Amazon spokeswoman Mary Osako says the company has been in contact with the FAA 'as they are actively working on necessary regulation.'
One of the biggest promises for civilian drone use is in agriculture because of the industry's largely unpopulated, wide open spaces. Delivering Amazon packages in midtown Manhattan will be much trickier. But the savings of such a delivery system only come in large, urban areas.
Besides regulatory approval, Amazon's biggest challenge will be to develop a collision avoidance system, says Darryl Jenkins, a consultant who gave up on the commercial airline industry and now focuses on drones.
Who is to blame, Jenkins asked, if the drone hits a bird, crashes into a building? Who is going to insure the deliveries? There are also technical questions. Who will recharge the drone batteries? How many deliveries can the machines make before needing service?
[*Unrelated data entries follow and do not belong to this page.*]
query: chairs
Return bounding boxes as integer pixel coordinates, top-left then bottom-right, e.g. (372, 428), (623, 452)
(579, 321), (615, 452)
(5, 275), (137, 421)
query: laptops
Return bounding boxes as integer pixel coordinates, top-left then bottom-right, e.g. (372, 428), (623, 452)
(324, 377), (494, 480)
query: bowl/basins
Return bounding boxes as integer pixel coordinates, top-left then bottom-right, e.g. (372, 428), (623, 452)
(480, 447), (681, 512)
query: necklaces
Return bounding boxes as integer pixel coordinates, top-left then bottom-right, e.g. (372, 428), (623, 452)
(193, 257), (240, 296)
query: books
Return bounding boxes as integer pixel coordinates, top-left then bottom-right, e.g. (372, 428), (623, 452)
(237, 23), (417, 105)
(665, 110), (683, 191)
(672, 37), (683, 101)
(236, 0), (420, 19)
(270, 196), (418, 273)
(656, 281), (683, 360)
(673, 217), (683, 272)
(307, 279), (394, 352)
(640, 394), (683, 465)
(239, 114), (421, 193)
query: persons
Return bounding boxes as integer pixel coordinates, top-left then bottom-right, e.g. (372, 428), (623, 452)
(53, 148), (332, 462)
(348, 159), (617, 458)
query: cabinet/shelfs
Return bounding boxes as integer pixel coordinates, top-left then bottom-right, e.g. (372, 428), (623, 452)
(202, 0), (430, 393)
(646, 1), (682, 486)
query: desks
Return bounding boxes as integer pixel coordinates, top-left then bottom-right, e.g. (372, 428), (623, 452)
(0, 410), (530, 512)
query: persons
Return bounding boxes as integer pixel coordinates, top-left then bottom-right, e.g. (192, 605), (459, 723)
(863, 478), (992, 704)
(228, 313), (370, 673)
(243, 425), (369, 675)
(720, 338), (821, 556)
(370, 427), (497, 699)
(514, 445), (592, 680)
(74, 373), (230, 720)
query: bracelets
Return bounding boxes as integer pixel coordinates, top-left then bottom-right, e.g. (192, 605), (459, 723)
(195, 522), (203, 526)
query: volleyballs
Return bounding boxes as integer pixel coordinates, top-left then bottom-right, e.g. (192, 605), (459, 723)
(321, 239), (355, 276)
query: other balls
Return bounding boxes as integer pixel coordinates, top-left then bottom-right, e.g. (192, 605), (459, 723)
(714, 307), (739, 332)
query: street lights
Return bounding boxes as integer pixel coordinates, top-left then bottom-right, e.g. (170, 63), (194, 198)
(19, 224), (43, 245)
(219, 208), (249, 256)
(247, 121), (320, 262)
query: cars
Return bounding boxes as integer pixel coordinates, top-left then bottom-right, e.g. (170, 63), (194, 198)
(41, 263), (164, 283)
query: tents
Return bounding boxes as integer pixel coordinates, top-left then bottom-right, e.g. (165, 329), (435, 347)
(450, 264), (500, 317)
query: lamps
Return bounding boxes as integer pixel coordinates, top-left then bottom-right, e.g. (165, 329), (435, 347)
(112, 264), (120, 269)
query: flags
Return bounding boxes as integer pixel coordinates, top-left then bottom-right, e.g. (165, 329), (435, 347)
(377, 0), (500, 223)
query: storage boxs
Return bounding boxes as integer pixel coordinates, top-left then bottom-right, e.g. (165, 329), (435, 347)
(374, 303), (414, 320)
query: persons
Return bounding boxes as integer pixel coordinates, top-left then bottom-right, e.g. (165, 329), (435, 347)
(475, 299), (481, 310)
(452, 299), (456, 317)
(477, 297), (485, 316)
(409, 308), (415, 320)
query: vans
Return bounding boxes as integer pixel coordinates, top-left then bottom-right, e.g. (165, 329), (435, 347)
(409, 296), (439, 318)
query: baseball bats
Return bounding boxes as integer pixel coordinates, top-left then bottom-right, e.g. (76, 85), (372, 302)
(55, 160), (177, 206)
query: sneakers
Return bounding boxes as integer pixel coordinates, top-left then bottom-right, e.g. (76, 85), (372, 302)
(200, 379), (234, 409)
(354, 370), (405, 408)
Spanning the country: The drones are being tested over a 10-mile radius at the moment but Bezos says that will work for most urban areas
'Jeff Bezos might be the single person in the universe who could make something like this happen,' Jenkins says. 'For what it worth, this is a guy who's totally changed retailing.'
If Amazon gets its way, others might follow.
United Parcel Service Co. executives heard a presentation from a drone vendor earlier this year, says Alan Gershenhorn, UPS' chief sales, marketing and strategy officer.
'Commercial use of drones is an interesting technology, and we're certainly going to continue to evaluate it,' Gershenhorn says.
The U.S. Postal Service and FedEx wouldn't speculate about using drones for delivery.